Eight miles high and when you touch down
You’ll find that it’s stranger than known
Signs in the street that say where you’re going
Are somewhere just being their own
Nowhere is there warmth to be found
Among those afraid of losing their ground
Rain grey town known for its sound
In places small faces unbound...
These lines from The Bryds’ infamous classic ‘Eight miles high’ seem a little token when trying to get in the mood for thinking on the deep connection drug taking has had with popular culture during the twentieth century, however the dredging of such histories in Morley’s most recent series of work advocates instead for a Mammon of opportunities. And while not everyone is familiar with the bodily experience of substance abuse, what is interesting to note and indeed what Morley shows us quite superbly is that everyone is familiar with the cultural language of such experiences.
Appearing like paintings made while high on any number of illegal aids, Morley’s new works reach straight into the well-established relationship drug use and hallucinatory visions have with the visual arts. Replicating on canvas the kind of optical visions of grand sixties cultural products such as those of Stanley Kubrick’s 2001: A Space Odyssey or the fabric designs of Emilio Pucci, Morley’s canvases invite you in with their amateur-like homage to psychedelia and the sixties dreams of art and freedom. And rightly so: wasn’t art part of the way forward? A flick through the decades of the twentieth century shows an insatiable chasing of utopian ideas that only the eighties finally managed to quell, along with, a now much debated, belief in painting. Any hangovers of such modernist failings however are well-heeled within Morley’s project. This is a show of paintings that can rest comfortably on its references. These are humble works for now rather humble yearnings.
The paintings ‘Midnight Cowboys’ and ‘The Lost Weekend’ provide, literally, the central leaning focus of the show. As two large diptychs measuring in excess of two metres across, these sizable works offer two hazy takes on a notion of split perspective that is physically enchanting. Rendered in companion to the hallucinatory experiences of the protagonist in the two films referenced as captions for the work, these paintings offer up a conversation between forms and times tangential to their own placement. For the majority of the film, Jon Voight’s character Joe Buck in Midnight Cowboy is a man struggling to find himself in sixties New York. Similarly, for Ray Milland in The Lost Weekend, the sense of personal travel is felt with increasing momentum towards a visual climax of both hallucinogenic visions and narrative resolution. In these stories, drug taking suggests journeys, and on many levels an offering of travel, both optically and historically, provides a consistency for this series of work.
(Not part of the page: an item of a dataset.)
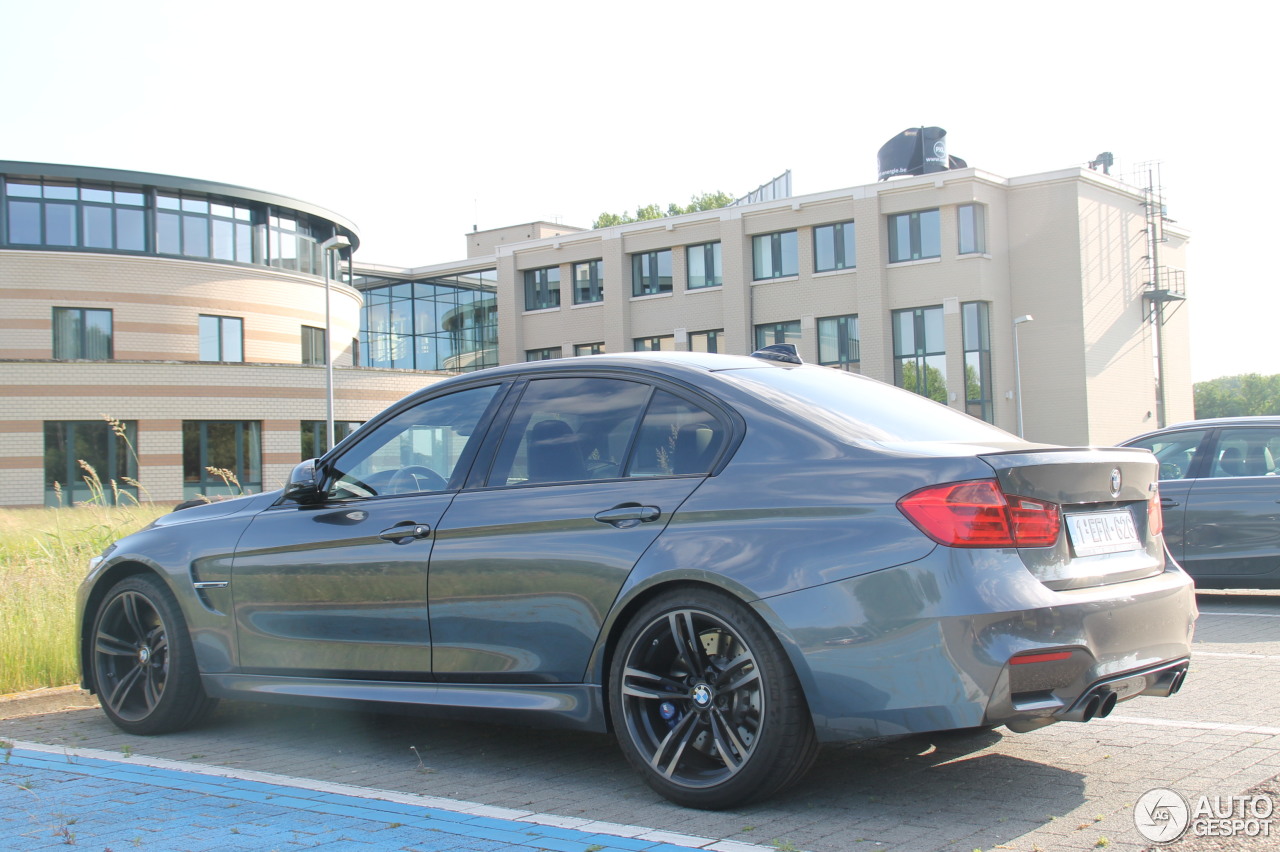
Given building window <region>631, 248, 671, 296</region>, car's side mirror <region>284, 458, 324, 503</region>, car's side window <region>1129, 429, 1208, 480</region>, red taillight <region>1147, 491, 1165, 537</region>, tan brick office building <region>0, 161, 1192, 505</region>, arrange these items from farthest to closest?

One piece carries on another consistency of its own. Morley is well known for his paintings of turntables, reliably rendered with the needle mid-song and accompanied by a corresponding song or album title, for Enjoy there is one such lonely work at the end of the gallery. Playing silently the Palace Brothers’ title track ‘There Is No One What Will Take Care Of You’, this text is at first a somewhat tangential find among all the cultural yearning of other generations present in the room. As a contemporary kind of answer to those myths so lightly present in the colourful stripes of ‘Midnight Cowboys’ and ‘The Lost Weekend’, ‘There Is No One...’ also strikes me as an odd choice, or perhaps a tempering offer to the more flamboyant referencing of the other works. This is sad and current music. Will Oldham, the songwriter referenced, is himself a heroic figure within contemporary American folklore. A prolific artist of the melancholy, here playing within a painting, the show starts to offer new time-place relationships. Sitting adjacent to the nostalgia and mythical yearnings of the sixties and seventies here is something that connects to a current cultural phase, interestingly still dripping with a sense of yearning.
Previously Morley has stated that these turntable paintings are concerned with the possible recognition the viewer may or may not have with the musical reference given within this series of works. And in the ways in which the silence of viewing these works fills with the associations of the songs titled in these paintings, the new optical works that comprise the majority of this exhibition offer a similar space for cultural recollection. Artworks generally are attempts at relationship building of some sort and here this transpires through a series of cult and popular culture references offering us a chance to assemble our own personal connections and associations together with those of the artist. There is an easy and quiet triumph to these paintings, a celebration of what they know they are offering to us. These works tell stories of painting and drugs and popular culture in a way digestible and playful for those all those involved, stoned or otherwise.